[Begin Text to read]
RFR: 8330532: Improve line-oriented text parsing in HotSpot
Johan Sjölen
jsjolen at openjdk.org
Mon Apr 22 21:45:30 UTC 2024
On Thu, 18 Apr 2024 03:51:06 GMT, Ioi Lam <iklam at openjdk.org> wrote:
> (This PR is an alternative to https://github.com/openjdk/jdk/pull/18669 with a better API for reading lines of text)
>
> HotSpot has a few cases where information is parsed from a file, or from a memory buffer, one line at a time. Example:
>
> - https://github.com/openjdk/jdk/blob/064628471b83616b4463baa78618d1b7a66d0c7c/src/hotspot/share/cds/classListParser.cpp#L169
> - https://github.com/openjdk/jdk/blob/064628471b83616b4463baa78618d1b7a66d0c7c/src/hotspot/share/compiler/compilerOracle.cpp#L1059-L1066
>
> Common problems:
> - They use a fixed buffer for reading a line, so long (but valid) lines will cause errors.
> - There's ad-hoc code that deals with `FILE*` differently than from memory.
>
> This RFE implements a common utility, `inputStream`, for reading lines from different sources of input (see `FileInput` and `MemoryInput`). We fixed only `ClassListParser` and `CompilerOracle` in this RFE, but we can fix other readers in follow-up RFEs.
>
> The API allows other source of input to be implemented. For example, one could implement a `SocketInput` if there's a use case for it.
[End Text to read]
[Begin Raw records]
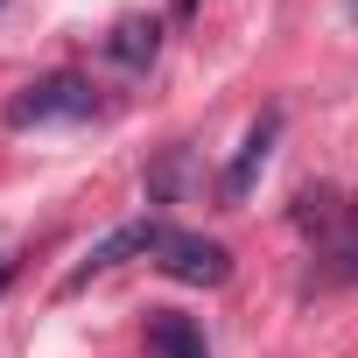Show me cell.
Masks as SVG:
<instances>
[{
	"instance_id": "52a82bcc",
	"label": "cell",
	"mask_w": 358,
	"mask_h": 358,
	"mask_svg": "<svg viewBox=\"0 0 358 358\" xmlns=\"http://www.w3.org/2000/svg\"><path fill=\"white\" fill-rule=\"evenodd\" d=\"M344 281H358V239L330 246V253H323V267L309 274V288H344Z\"/></svg>"
},
{
	"instance_id": "30bf717a",
	"label": "cell",
	"mask_w": 358,
	"mask_h": 358,
	"mask_svg": "<svg viewBox=\"0 0 358 358\" xmlns=\"http://www.w3.org/2000/svg\"><path fill=\"white\" fill-rule=\"evenodd\" d=\"M344 15H351V22H358V0H344Z\"/></svg>"
},
{
	"instance_id": "5b68a950",
	"label": "cell",
	"mask_w": 358,
	"mask_h": 358,
	"mask_svg": "<svg viewBox=\"0 0 358 358\" xmlns=\"http://www.w3.org/2000/svg\"><path fill=\"white\" fill-rule=\"evenodd\" d=\"M155 50H162V22H155V15H120V22H113V36H106V57H113V64H127V71L155 64Z\"/></svg>"
},
{
	"instance_id": "ba28073f",
	"label": "cell",
	"mask_w": 358,
	"mask_h": 358,
	"mask_svg": "<svg viewBox=\"0 0 358 358\" xmlns=\"http://www.w3.org/2000/svg\"><path fill=\"white\" fill-rule=\"evenodd\" d=\"M295 218H302V225H323V232H337V225H344V204H337V190H302Z\"/></svg>"
},
{
	"instance_id": "8992f818",
	"label": "cell",
	"mask_w": 358,
	"mask_h": 358,
	"mask_svg": "<svg viewBox=\"0 0 358 358\" xmlns=\"http://www.w3.org/2000/svg\"><path fill=\"white\" fill-rule=\"evenodd\" d=\"M148 344H155V358H211L204 330H197L190 316H176V309H162V316L148 323Z\"/></svg>"
},
{
	"instance_id": "7a4b0ae2",
	"label": "cell",
	"mask_w": 358,
	"mask_h": 358,
	"mask_svg": "<svg viewBox=\"0 0 358 358\" xmlns=\"http://www.w3.org/2000/svg\"><path fill=\"white\" fill-rule=\"evenodd\" d=\"M155 260H162L169 281H190V288H225L232 281V253L218 239H204V232H169Z\"/></svg>"
},
{
	"instance_id": "3957f363",
	"label": "cell",
	"mask_w": 358,
	"mask_h": 358,
	"mask_svg": "<svg viewBox=\"0 0 358 358\" xmlns=\"http://www.w3.org/2000/svg\"><path fill=\"white\" fill-rule=\"evenodd\" d=\"M162 239H169V225H162V218H134V225L106 232V239H99V246L71 267V281H64V288H85L92 274H113L120 260H148V253H162Z\"/></svg>"
},
{
	"instance_id": "6da1fadb",
	"label": "cell",
	"mask_w": 358,
	"mask_h": 358,
	"mask_svg": "<svg viewBox=\"0 0 358 358\" xmlns=\"http://www.w3.org/2000/svg\"><path fill=\"white\" fill-rule=\"evenodd\" d=\"M92 113H99L92 78H78V71H50V78L22 85V92L8 99V113H0V120L22 134V127H78V120H92Z\"/></svg>"
},
{
	"instance_id": "9c48e42d",
	"label": "cell",
	"mask_w": 358,
	"mask_h": 358,
	"mask_svg": "<svg viewBox=\"0 0 358 358\" xmlns=\"http://www.w3.org/2000/svg\"><path fill=\"white\" fill-rule=\"evenodd\" d=\"M183 176H190V155L176 148V155H169V162H162V169L148 176V190H155V197H169V190H183Z\"/></svg>"
},
{
	"instance_id": "277c9868",
	"label": "cell",
	"mask_w": 358,
	"mask_h": 358,
	"mask_svg": "<svg viewBox=\"0 0 358 358\" xmlns=\"http://www.w3.org/2000/svg\"><path fill=\"white\" fill-rule=\"evenodd\" d=\"M274 134H281V113H260L253 127H246V141H239V155H232V169H225V204H239L246 190H253V176L267 169V155H274Z\"/></svg>"
}]
</instances>
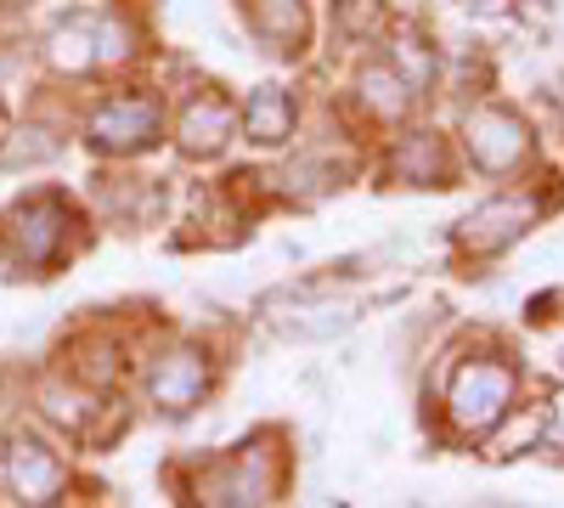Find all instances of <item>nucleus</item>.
I'll list each match as a JSON object with an SVG mask.
<instances>
[{
    "label": "nucleus",
    "instance_id": "7ed1b4c3",
    "mask_svg": "<svg viewBox=\"0 0 564 508\" xmlns=\"http://www.w3.org/2000/svg\"><path fill=\"white\" fill-rule=\"evenodd\" d=\"M468 153H475L480 170H513L525 159V125L513 114L480 108L475 119H468Z\"/></svg>",
    "mask_w": 564,
    "mask_h": 508
},
{
    "label": "nucleus",
    "instance_id": "1a4fd4ad",
    "mask_svg": "<svg viewBox=\"0 0 564 508\" xmlns=\"http://www.w3.org/2000/svg\"><path fill=\"white\" fill-rule=\"evenodd\" d=\"M254 29L276 52H300L305 45V7L300 0H254Z\"/></svg>",
    "mask_w": 564,
    "mask_h": 508
},
{
    "label": "nucleus",
    "instance_id": "f8f14e48",
    "mask_svg": "<svg viewBox=\"0 0 564 508\" xmlns=\"http://www.w3.org/2000/svg\"><path fill=\"white\" fill-rule=\"evenodd\" d=\"M52 63H57V68H68V74H79V68L97 63V45H90V29H85V23L57 29V40H52Z\"/></svg>",
    "mask_w": 564,
    "mask_h": 508
},
{
    "label": "nucleus",
    "instance_id": "39448f33",
    "mask_svg": "<svg viewBox=\"0 0 564 508\" xmlns=\"http://www.w3.org/2000/svg\"><path fill=\"white\" fill-rule=\"evenodd\" d=\"M12 480H18V491H23L29 502H57L68 469H63L40 441H12Z\"/></svg>",
    "mask_w": 564,
    "mask_h": 508
},
{
    "label": "nucleus",
    "instance_id": "0eeeda50",
    "mask_svg": "<svg viewBox=\"0 0 564 508\" xmlns=\"http://www.w3.org/2000/svg\"><path fill=\"white\" fill-rule=\"evenodd\" d=\"M525 220H531V204H520V198H502V204H486L475 220L463 226V244L468 249H502L508 238H520L525 233Z\"/></svg>",
    "mask_w": 564,
    "mask_h": 508
},
{
    "label": "nucleus",
    "instance_id": "9b49d317",
    "mask_svg": "<svg viewBox=\"0 0 564 508\" xmlns=\"http://www.w3.org/2000/svg\"><path fill=\"white\" fill-rule=\"evenodd\" d=\"M361 90H367V102L379 108L384 119H401V114H406V102H412V90H406L390 68H367V74H361Z\"/></svg>",
    "mask_w": 564,
    "mask_h": 508
},
{
    "label": "nucleus",
    "instance_id": "ddd939ff",
    "mask_svg": "<svg viewBox=\"0 0 564 508\" xmlns=\"http://www.w3.org/2000/svg\"><path fill=\"white\" fill-rule=\"evenodd\" d=\"M395 170H401V175H417V181H430V175H441V148L430 142V136H412V142L395 153Z\"/></svg>",
    "mask_w": 564,
    "mask_h": 508
},
{
    "label": "nucleus",
    "instance_id": "9d476101",
    "mask_svg": "<svg viewBox=\"0 0 564 508\" xmlns=\"http://www.w3.org/2000/svg\"><path fill=\"white\" fill-rule=\"evenodd\" d=\"M243 130L254 136V142H282V136L294 130V102L282 97L276 85H265V90H254V102H249V114H243Z\"/></svg>",
    "mask_w": 564,
    "mask_h": 508
},
{
    "label": "nucleus",
    "instance_id": "4468645a",
    "mask_svg": "<svg viewBox=\"0 0 564 508\" xmlns=\"http://www.w3.org/2000/svg\"><path fill=\"white\" fill-rule=\"evenodd\" d=\"M553 435L564 441V396H558V407H553Z\"/></svg>",
    "mask_w": 564,
    "mask_h": 508
},
{
    "label": "nucleus",
    "instance_id": "20e7f679",
    "mask_svg": "<svg viewBox=\"0 0 564 508\" xmlns=\"http://www.w3.org/2000/svg\"><path fill=\"white\" fill-rule=\"evenodd\" d=\"M63 233H68V209H63L57 198L23 204V215H18V249H23L29 266H45V260H52L57 244H63Z\"/></svg>",
    "mask_w": 564,
    "mask_h": 508
},
{
    "label": "nucleus",
    "instance_id": "6e6552de",
    "mask_svg": "<svg viewBox=\"0 0 564 508\" xmlns=\"http://www.w3.org/2000/svg\"><path fill=\"white\" fill-rule=\"evenodd\" d=\"M226 136H231V108L220 97H204V102L186 108V119H181V148L186 153H220Z\"/></svg>",
    "mask_w": 564,
    "mask_h": 508
},
{
    "label": "nucleus",
    "instance_id": "423d86ee",
    "mask_svg": "<svg viewBox=\"0 0 564 508\" xmlns=\"http://www.w3.org/2000/svg\"><path fill=\"white\" fill-rule=\"evenodd\" d=\"M204 385H209L204 356L175 350L170 361H159V374H153V401H159L164 412H186V407H193V401L204 396Z\"/></svg>",
    "mask_w": 564,
    "mask_h": 508
},
{
    "label": "nucleus",
    "instance_id": "f257e3e1",
    "mask_svg": "<svg viewBox=\"0 0 564 508\" xmlns=\"http://www.w3.org/2000/svg\"><path fill=\"white\" fill-rule=\"evenodd\" d=\"M508 401H513V374L497 367V361H468L463 374L452 379V419L463 430H475V435L502 424Z\"/></svg>",
    "mask_w": 564,
    "mask_h": 508
},
{
    "label": "nucleus",
    "instance_id": "f03ea898",
    "mask_svg": "<svg viewBox=\"0 0 564 508\" xmlns=\"http://www.w3.org/2000/svg\"><path fill=\"white\" fill-rule=\"evenodd\" d=\"M159 136V102L148 97H113L97 108V119H90V142L97 148H113V153H135L148 148Z\"/></svg>",
    "mask_w": 564,
    "mask_h": 508
}]
</instances>
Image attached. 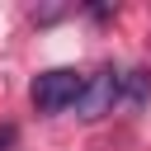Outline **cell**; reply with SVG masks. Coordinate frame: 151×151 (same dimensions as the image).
I'll return each instance as SVG.
<instances>
[{"instance_id": "obj_2", "label": "cell", "mask_w": 151, "mask_h": 151, "mask_svg": "<svg viewBox=\"0 0 151 151\" xmlns=\"http://www.w3.org/2000/svg\"><path fill=\"white\" fill-rule=\"evenodd\" d=\"M118 104H123V71H118V66H99V71H90L76 113H80L85 123H99V118L113 113Z\"/></svg>"}, {"instance_id": "obj_3", "label": "cell", "mask_w": 151, "mask_h": 151, "mask_svg": "<svg viewBox=\"0 0 151 151\" xmlns=\"http://www.w3.org/2000/svg\"><path fill=\"white\" fill-rule=\"evenodd\" d=\"M151 99V71L146 66H132V71H123V109H142Z\"/></svg>"}, {"instance_id": "obj_1", "label": "cell", "mask_w": 151, "mask_h": 151, "mask_svg": "<svg viewBox=\"0 0 151 151\" xmlns=\"http://www.w3.org/2000/svg\"><path fill=\"white\" fill-rule=\"evenodd\" d=\"M80 90H85V76H80L76 66H47V71L33 76L28 99H33L38 113H61V109L80 104Z\"/></svg>"}, {"instance_id": "obj_4", "label": "cell", "mask_w": 151, "mask_h": 151, "mask_svg": "<svg viewBox=\"0 0 151 151\" xmlns=\"http://www.w3.org/2000/svg\"><path fill=\"white\" fill-rule=\"evenodd\" d=\"M14 142H19V127L14 123H0V151H14Z\"/></svg>"}]
</instances>
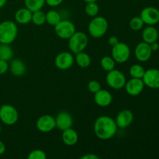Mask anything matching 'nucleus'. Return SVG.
<instances>
[{
	"label": "nucleus",
	"mask_w": 159,
	"mask_h": 159,
	"mask_svg": "<svg viewBox=\"0 0 159 159\" xmlns=\"http://www.w3.org/2000/svg\"><path fill=\"white\" fill-rule=\"evenodd\" d=\"M140 16L144 24L154 26L159 22V10L153 6H148L141 10Z\"/></svg>",
	"instance_id": "11"
},
{
	"label": "nucleus",
	"mask_w": 159,
	"mask_h": 159,
	"mask_svg": "<svg viewBox=\"0 0 159 159\" xmlns=\"http://www.w3.org/2000/svg\"><path fill=\"white\" fill-rule=\"evenodd\" d=\"M144 85L152 89H159V70L157 68H151L144 72L142 78Z\"/></svg>",
	"instance_id": "12"
},
{
	"label": "nucleus",
	"mask_w": 159,
	"mask_h": 159,
	"mask_svg": "<svg viewBox=\"0 0 159 159\" xmlns=\"http://www.w3.org/2000/svg\"><path fill=\"white\" fill-rule=\"evenodd\" d=\"M134 116L129 110H123L116 115L115 122L119 128H127L133 123Z\"/></svg>",
	"instance_id": "16"
},
{
	"label": "nucleus",
	"mask_w": 159,
	"mask_h": 159,
	"mask_svg": "<svg viewBox=\"0 0 159 159\" xmlns=\"http://www.w3.org/2000/svg\"><path fill=\"white\" fill-rule=\"evenodd\" d=\"M18 34V27L16 23L5 20L0 23V43L10 44L16 40Z\"/></svg>",
	"instance_id": "2"
},
{
	"label": "nucleus",
	"mask_w": 159,
	"mask_h": 159,
	"mask_svg": "<svg viewBox=\"0 0 159 159\" xmlns=\"http://www.w3.org/2000/svg\"><path fill=\"white\" fill-rule=\"evenodd\" d=\"M99 11V7L96 2H86L85 6V12L87 16L90 17H95L98 15Z\"/></svg>",
	"instance_id": "28"
},
{
	"label": "nucleus",
	"mask_w": 159,
	"mask_h": 159,
	"mask_svg": "<svg viewBox=\"0 0 159 159\" xmlns=\"http://www.w3.org/2000/svg\"><path fill=\"white\" fill-rule=\"evenodd\" d=\"M88 89L90 93H96V92L101 89V85L98 81L92 80L88 84Z\"/></svg>",
	"instance_id": "32"
},
{
	"label": "nucleus",
	"mask_w": 159,
	"mask_h": 159,
	"mask_svg": "<svg viewBox=\"0 0 159 159\" xmlns=\"http://www.w3.org/2000/svg\"><path fill=\"white\" fill-rule=\"evenodd\" d=\"M9 68V65L7 61L0 60V75H4Z\"/></svg>",
	"instance_id": "33"
},
{
	"label": "nucleus",
	"mask_w": 159,
	"mask_h": 159,
	"mask_svg": "<svg viewBox=\"0 0 159 159\" xmlns=\"http://www.w3.org/2000/svg\"><path fill=\"white\" fill-rule=\"evenodd\" d=\"M150 47H151V49H152V51H156L158 50L159 44L157 43V41H155V42H153V43H150Z\"/></svg>",
	"instance_id": "37"
},
{
	"label": "nucleus",
	"mask_w": 159,
	"mask_h": 159,
	"mask_svg": "<svg viewBox=\"0 0 159 159\" xmlns=\"http://www.w3.org/2000/svg\"><path fill=\"white\" fill-rule=\"evenodd\" d=\"M99 0H84L85 2H97Z\"/></svg>",
	"instance_id": "40"
},
{
	"label": "nucleus",
	"mask_w": 159,
	"mask_h": 159,
	"mask_svg": "<svg viewBox=\"0 0 159 159\" xmlns=\"http://www.w3.org/2000/svg\"><path fill=\"white\" fill-rule=\"evenodd\" d=\"M19 120L16 109L9 104H4L0 107V120L7 126L14 125Z\"/></svg>",
	"instance_id": "5"
},
{
	"label": "nucleus",
	"mask_w": 159,
	"mask_h": 159,
	"mask_svg": "<svg viewBox=\"0 0 159 159\" xmlns=\"http://www.w3.org/2000/svg\"><path fill=\"white\" fill-rule=\"evenodd\" d=\"M56 128L60 130H65L71 128L73 125V118L69 113L66 111L60 112L55 117Z\"/></svg>",
	"instance_id": "15"
},
{
	"label": "nucleus",
	"mask_w": 159,
	"mask_h": 159,
	"mask_svg": "<svg viewBox=\"0 0 159 159\" xmlns=\"http://www.w3.org/2000/svg\"><path fill=\"white\" fill-rule=\"evenodd\" d=\"M12 57H13V51L9 44L0 43V60L9 61L12 60Z\"/></svg>",
	"instance_id": "23"
},
{
	"label": "nucleus",
	"mask_w": 159,
	"mask_h": 159,
	"mask_svg": "<svg viewBox=\"0 0 159 159\" xmlns=\"http://www.w3.org/2000/svg\"><path fill=\"white\" fill-rule=\"evenodd\" d=\"M61 138L65 144L68 146L75 145L77 144L78 141H79V134L71 127L62 131Z\"/></svg>",
	"instance_id": "19"
},
{
	"label": "nucleus",
	"mask_w": 159,
	"mask_h": 159,
	"mask_svg": "<svg viewBox=\"0 0 159 159\" xmlns=\"http://www.w3.org/2000/svg\"><path fill=\"white\" fill-rule=\"evenodd\" d=\"M143 41L148 43H152L155 42L158 39V31L155 26H148L144 28L142 32Z\"/></svg>",
	"instance_id": "21"
},
{
	"label": "nucleus",
	"mask_w": 159,
	"mask_h": 159,
	"mask_svg": "<svg viewBox=\"0 0 159 159\" xmlns=\"http://www.w3.org/2000/svg\"><path fill=\"white\" fill-rule=\"evenodd\" d=\"M26 7L31 12L40 10L45 4V0H24Z\"/></svg>",
	"instance_id": "24"
},
{
	"label": "nucleus",
	"mask_w": 159,
	"mask_h": 159,
	"mask_svg": "<svg viewBox=\"0 0 159 159\" xmlns=\"http://www.w3.org/2000/svg\"><path fill=\"white\" fill-rule=\"evenodd\" d=\"M63 0H45V3L51 7H56L61 5Z\"/></svg>",
	"instance_id": "34"
},
{
	"label": "nucleus",
	"mask_w": 159,
	"mask_h": 159,
	"mask_svg": "<svg viewBox=\"0 0 159 159\" xmlns=\"http://www.w3.org/2000/svg\"><path fill=\"white\" fill-rule=\"evenodd\" d=\"M75 61L77 63L80 68H86L91 65V57L87 53L84 52V51H81V52L75 54Z\"/></svg>",
	"instance_id": "22"
},
{
	"label": "nucleus",
	"mask_w": 159,
	"mask_h": 159,
	"mask_svg": "<svg viewBox=\"0 0 159 159\" xmlns=\"http://www.w3.org/2000/svg\"><path fill=\"white\" fill-rule=\"evenodd\" d=\"M9 69L10 70L11 73L13 75L20 77V76L23 75L25 74L26 67L24 62L20 59H13V60L11 61Z\"/></svg>",
	"instance_id": "20"
},
{
	"label": "nucleus",
	"mask_w": 159,
	"mask_h": 159,
	"mask_svg": "<svg viewBox=\"0 0 159 159\" xmlns=\"http://www.w3.org/2000/svg\"><path fill=\"white\" fill-rule=\"evenodd\" d=\"M108 43L109 44L111 45L112 47H113L114 45H116V43H119V40H118L117 37H115V36H111V37H109Z\"/></svg>",
	"instance_id": "35"
},
{
	"label": "nucleus",
	"mask_w": 159,
	"mask_h": 159,
	"mask_svg": "<svg viewBox=\"0 0 159 159\" xmlns=\"http://www.w3.org/2000/svg\"><path fill=\"white\" fill-rule=\"evenodd\" d=\"M100 65L102 69L105 70V71H107L108 72V71L114 69L115 65H116V61H115L114 59L112 57L105 56V57H103L101 59Z\"/></svg>",
	"instance_id": "27"
},
{
	"label": "nucleus",
	"mask_w": 159,
	"mask_h": 159,
	"mask_svg": "<svg viewBox=\"0 0 159 159\" xmlns=\"http://www.w3.org/2000/svg\"><path fill=\"white\" fill-rule=\"evenodd\" d=\"M144 83L142 79H135L132 78L130 80L126 82L125 88L126 92L131 96H136L141 94L144 88Z\"/></svg>",
	"instance_id": "13"
},
{
	"label": "nucleus",
	"mask_w": 159,
	"mask_h": 159,
	"mask_svg": "<svg viewBox=\"0 0 159 159\" xmlns=\"http://www.w3.org/2000/svg\"><path fill=\"white\" fill-rule=\"evenodd\" d=\"M144 23L143 22L141 16H134L129 22V26L130 29L134 31H138L141 30L144 26Z\"/></svg>",
	"instance_id": "30"
},
{
	"label": "nucleus",
	"mask_w": 159,
	"mask_h": 159,
	"mask_svg": "<svg viewBox=\"0 0 159 159\" xmlns=\"http://www.w3.org/2000/svg\"><path fill=\"white\" fill-rule=\"evenodd\" d=\"M80 159H99V157L98 155H95V154L88 153L81 157Z\"/></svg>",
	"instance_id": "36"
},
{
	"label": "nucleus",
	"mask_w": 159,
	"mask_h": 159,
	"mask_svg": "<svg viewBox=\"0 0 159 159\" xmlns=\"http://www.w3.org/2000/svg\"><path fill=\"white\" fill-rule=\"evenodd\" d=\"M94 101L96 105L99 107H107L112 103L113 96L108 90L101 89L96 93H94Z\"/></svg>",
	"instance_id": "17"
},
{
	"label": "nucleus",
	"mask_w": 159,
	"mask_h": 159,
	"mask_svg": "<svg viewBox=\"0 0 159 159\" xmlns=\"http://www.w3.org/2000/svg\"><path fill=\"white\" fill-rule=\"evenodd\" d=\"M37 130L42 133H48L56 128L55 118L51 115L45 114L40 116L36 122Z\"/></svg>",
	"instance_id": "10"
},
{
	"label": "nucleus",
	"mask_w": 159,
	"mask_h": 159,
	"mask_svg": "<svg viewBox=\"0 0 159 159\" xmlns=\"http://www.w3.org/2000/svg\"><path fill=\"white\" fill-rule=\"evenodd\" d=\"M1 131H2V127H1V125H0V134H1Z\"/></svg>",
	"instance_id": "41"
},
{
	"label": "nucleus",
	"mask_w": 159,
	"mask_h": 159,
	"mask_svg": "<svg viewBox=\"0 0 159 159\" xmlns=\"http://www.w3.org/2000/svg\"><path fill=\"white\" fill-rule=\"evenodd\" d=\"M6 2H7V0H0V9L5 6V5L6 4Z\"/></svg>",
	"instance_id": "39"
},
{
	"label": "nucleus",
	"mask_w": 159,
	"mask_h": 159,
	"mask_svg": "<svg viewBox=\"0 0 159 159\" xmlns=\"http://www.w3.org/2000/svg\"><path fill=\"white\" fill-rule=\"evenodd\" d=\"M131 78H135V79H142L144 76L145 70L141 65H133L130 68L129 70Z\"/></svg>",
	"instance_id": "29"
},
{
	"label": "nucleus",
	"mask_w": 159,
	"mask_h": 159,
	"mask_svg": "<svg viewBox=\"0 0 159 159\" xmlns=\"http://www.w3.org/2000/svg\"><path fill=\"white\" fill-rule=\"evenodd\" d=\"M130 56V49L125 43L119 42L112 48V56L116 63L123 64L128 61Z\"/></svg>",
	"instance_id": "7"
},
{
	"label": "nucleus",
	"mask_w": 159,
	"mask_h": 159,
	"mask_svg": "<svg viewBox=\"0 0 159 159\" xmlns=\"http://www.w3.org/2000/svg\"><path fill=\"white\" fill-rule=\"evenodd\" d=\"M107 83L113 89H121L124 88L127 80L124 73L117 69H113L108 71L106 76Z\"/></svg>",
	"instance_id": "6"
},
{
	"label": "nucleus",
	"mask_w": 159,
	"mask_h": 159,
	"mask_svg": "<svg viewBox=\"0 0 159 159\" xmlns=\"http://www.w3.org/2000/svg\"><path fill=\"white\" fill-rule=\"evenodd\" d=\"M89 43L86 34L83 32H75V34L68 39V48L73 54L84 51Z\"/></svg>",
	"instance_id": "4"
},
{
	"label": "nucleus",
	"mask_w": 159,
	"mask_h": 159,
	"mask_svg": "<svg viewBox=\"0 0 159 159\" xmlns=\"http://www.w3.org/2000/svg\"><path fill=\"white\" fill-rule=\"evenodd\" d=\"M115 120L109 116H100L94 123V133L100 140H109L113 138L117 131Z\"/></svg>",
	"instance_id": "1"
},
{
	"label": "nucleus",
	"mask_w": 159,
	"mask_h": 159,
	"mask_svg": "<svg viewBox=\"0 0 159 159\" xmlns=\"http://www.w3.org/2000/svg\"><path fill=\"white\" fill-rule=\"evenodd\" d=\"M108 22L102 16L93 17L88 26V30L90 35L94 38L103 37L108 30Z\"/></svg>",
	"instance_id": "3"
},
{
	"label": "nucleus",
	"mask_w": 159,
	"mask_h": 159,
	"mask_svg": "<svg viewBox=\"0 0 159 159\" xmlns=\"http://www.w3.org/2000/svg\"><path fill=\"white\" fill-rule=\"evenodd\" d=\"M75 62V57L73 54L68 51L61 52L56 56L54 59L55 66L60 70H68L73 66Z\"/></svg>",
	"instance_id": "9"
},
{
	"label": "nucleus",
	"mask_w": 159,
	"mask_h": 159,
	"mask_svg": "<svg viewBox=\"0 0 159 159\" xmlns=\"http://www.w3.org/2000/svg\"><path fill=\"white\" fill-rule=\"evenodd\" d=\"M5 152H6V144L2 141H0V155H3Z\"/></svg>",
	"instance_id": "38"
},
{
	"label": "nucleus",
	"mask_w": 159,
	"mask_h": 159,
	"mask_svg": "<svg viewBox=\"0 0 159 159\" xmlns=\"http://www.w3.org/2000/svg\"><path fill=\"white\" fill-rule=\"evenodd\" d=\"M153 51L151 49L150 44L143 41L138 43L135 48L134 54L136 58L141 62H146L151 58Z\"/></svg>",
	"instance_id": "14"
},
{
	"label": "nucleus",
	"mask_w": 159,
	"mask_h": 159,
	"mask_svg": "<svg viewBox=\"0 0 159 159\" xmlns=\"http://www.w3.org/2000/svg\"><path fill=\"white\" fill-rule=\"evenodd\" d=\"M28 159H46L47 155L41 149H35L29 153L27 156Z\"/></svg>",
	"instance_id": "31"
},
{
	"label": "nucleus",
	"mask_w": 159,
	"mask_h": 159,
	"mask_svg": "<svg viewBox=\"0 0 159 159\" xmlns=\"http://www.w3.org/2000/svg\"><path fill=\"white\" fill-rule=\"evenodd\" d=\"M61 20V16L57 11L50 10L46 13V22L51 26H56Z\"/></svg>",
	"instance_id": "25"
},
{
	"label": "nucleus",
	"mask_w": 159,
	"mask_h": 159,
	"mask_svg": "<svg viewBox=\"0 0 159 159\" xmlns=\"http://www.w3.org/2000/svg\"><path fill=\"white\" fill-rule=\"evenodd\" d=\"M75 31V26L70 20H61L56 26H54V32L56 35L63 40H68Z\"/></svg>",
	"instance_id": "8"
},
{
	"label": "nucleus",
	"mask_w": 159,
	"mask_h": 159,
	"mask_svg": "<svg viewBox=\"0 0 159 159\" xmlns=\"http://www.w3.org/2000/svg\"><path fill=\"white\" fill-rule=\"evenodd\" d=\"M31 21L36 26H41L44 24L46 23V13H44L41 9L33 12Z\"/></svg>",
	"instance_id": "26"
},
{
	"label": "nucleus",
	"mask_w": 159,
	"mask_h": 159,
	"mask_svg": "<svg viewBox=\"0 0 159 159\" xmlns=\"http://www.w3.org/2000/svg\"><path fill=\"white\" fill-rule=\"evenodd\" d=\"M33 12H31L27 8H20L16 12L15 20L19 24H28L32 20Z\"/></svg>",
	"instance_id": "18"
}]
</instances>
[End Raw records]
▸ **Written exercise**: Carry on the code review message about HotSpot line parsing, starting right after its final sentence. The listing isn't needed for the task.

▸ **Response to the exercise**:
>
> In the future, `inputStream` can be extended (or encapsulated in a higher-level reader class) to read typed input tokens (for example, integers, strings, etc.)
>
> Credit:
> The `inputStream` class and friends are contributed by @rose00 . See https://mail.openjdk.org/pipermail/hotspot-dev/2024-April/087077.html .
>
> John's original version is in the draft PR https://github.com/openjdk/jdk/pull/18773. In order to minimize the size of this PR, I have kept only the functionalities for reading a line and a time. Other features, such as pushing back contents into the `inputStream`, could be added in follow-up PRs. (These removed features can be found in the commit history of this PR).
Hi,
The general concept of an `inputStream` is very good and I think this is useful, so I'm very happy that this is being added to Hotspot.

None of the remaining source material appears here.